• il y a 7 mois
Transcription
00:00Étant né en Belgique, avec ma couleur, j'avais besoin de comprendre un peu les mécanismes culturels, les origines, j'avais envie de creuser là-dedans.
00:10Et donc j'ai fait mon parcours académique ici. J'ai même eu des heures de TP dans ce local ici.
00:16Et un fait marquant de mes études, c'était quand on étudie l'anthropologie, c'est toujours un regard scientifique sur les différentes cultures du monde.
00:28Mais c'est souvent un regard ethnocentré, un regard d'occidentaux sur qu'est-ce qui se passe, comment les Africains vivent, comment les Asiatiques vivent, comment les Américains vivent.

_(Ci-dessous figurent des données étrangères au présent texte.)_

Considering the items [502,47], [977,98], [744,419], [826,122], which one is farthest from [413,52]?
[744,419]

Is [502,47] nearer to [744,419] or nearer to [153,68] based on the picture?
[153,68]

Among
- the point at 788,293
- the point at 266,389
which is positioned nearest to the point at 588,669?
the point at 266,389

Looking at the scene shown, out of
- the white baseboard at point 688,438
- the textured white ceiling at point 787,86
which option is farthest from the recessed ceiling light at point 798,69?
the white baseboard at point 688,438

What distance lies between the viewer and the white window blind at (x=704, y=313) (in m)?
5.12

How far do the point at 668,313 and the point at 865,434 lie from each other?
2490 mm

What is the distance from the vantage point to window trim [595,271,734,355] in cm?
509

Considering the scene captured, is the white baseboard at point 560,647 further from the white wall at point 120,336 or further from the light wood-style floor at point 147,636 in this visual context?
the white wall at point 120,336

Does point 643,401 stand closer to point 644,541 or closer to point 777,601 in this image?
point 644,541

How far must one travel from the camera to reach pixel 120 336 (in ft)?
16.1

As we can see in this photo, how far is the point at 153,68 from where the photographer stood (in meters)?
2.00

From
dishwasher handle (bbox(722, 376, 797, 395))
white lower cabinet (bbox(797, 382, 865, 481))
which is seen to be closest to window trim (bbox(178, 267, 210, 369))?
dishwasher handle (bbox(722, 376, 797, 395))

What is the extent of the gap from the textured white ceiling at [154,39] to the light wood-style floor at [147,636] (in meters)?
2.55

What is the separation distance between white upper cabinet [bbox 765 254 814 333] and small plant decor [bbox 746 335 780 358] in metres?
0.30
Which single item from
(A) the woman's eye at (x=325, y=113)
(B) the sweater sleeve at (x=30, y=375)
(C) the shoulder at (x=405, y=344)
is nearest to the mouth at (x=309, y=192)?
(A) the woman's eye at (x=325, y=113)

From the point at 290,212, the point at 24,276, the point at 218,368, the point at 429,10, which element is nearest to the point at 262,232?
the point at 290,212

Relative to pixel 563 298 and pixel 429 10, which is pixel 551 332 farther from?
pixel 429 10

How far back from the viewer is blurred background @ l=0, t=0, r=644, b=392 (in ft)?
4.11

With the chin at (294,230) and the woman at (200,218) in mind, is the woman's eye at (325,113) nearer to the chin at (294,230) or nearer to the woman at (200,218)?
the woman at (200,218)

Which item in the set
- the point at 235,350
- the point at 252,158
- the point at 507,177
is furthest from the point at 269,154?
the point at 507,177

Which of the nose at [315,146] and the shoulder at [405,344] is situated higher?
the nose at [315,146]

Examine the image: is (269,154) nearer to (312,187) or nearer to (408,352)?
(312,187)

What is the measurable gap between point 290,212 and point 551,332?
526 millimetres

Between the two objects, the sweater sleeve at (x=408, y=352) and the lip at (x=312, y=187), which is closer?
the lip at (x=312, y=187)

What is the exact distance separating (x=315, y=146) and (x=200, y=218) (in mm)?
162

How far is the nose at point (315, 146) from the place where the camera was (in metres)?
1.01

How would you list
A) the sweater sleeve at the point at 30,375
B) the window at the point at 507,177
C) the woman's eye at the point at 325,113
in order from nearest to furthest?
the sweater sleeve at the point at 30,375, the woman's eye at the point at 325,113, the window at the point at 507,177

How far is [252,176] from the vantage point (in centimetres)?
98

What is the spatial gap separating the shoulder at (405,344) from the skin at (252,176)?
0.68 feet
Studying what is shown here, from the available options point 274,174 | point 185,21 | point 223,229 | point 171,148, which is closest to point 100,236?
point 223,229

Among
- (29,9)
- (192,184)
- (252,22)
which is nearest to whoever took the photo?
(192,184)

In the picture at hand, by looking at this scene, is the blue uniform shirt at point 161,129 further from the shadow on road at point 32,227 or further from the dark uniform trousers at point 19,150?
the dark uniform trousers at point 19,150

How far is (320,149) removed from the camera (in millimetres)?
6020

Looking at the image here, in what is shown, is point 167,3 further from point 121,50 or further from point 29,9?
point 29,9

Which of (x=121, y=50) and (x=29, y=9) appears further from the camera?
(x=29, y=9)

00:39Et lors de la réalisation de mon mémoire, j'ai eu le besoin d'un petit peu chambouler tout ça, de regarder les choses d'un autre point de vue.
00:50J'étais attiré par les écrits de Pierre Clastres, qui faisait une révolution copernicienne en anthropologie.
00:58Il essayait de regarder le monde à travers les yeux de ceux qui étaient étudiés.
01:04Et là, je suis arrivé à l'idée qu'il existait des sociétés contre l'État, des sociétés contre le pouvoir de l'Etat.
01:13Et j'ai fait un mémoire qui parlait de l'histoire d'Haïti avec ce regard-là.
01:19Ça m'a voulu beaucoup de problèmes, parce que ma maître de stage n'appréciait pas trop l'angle que je suivais.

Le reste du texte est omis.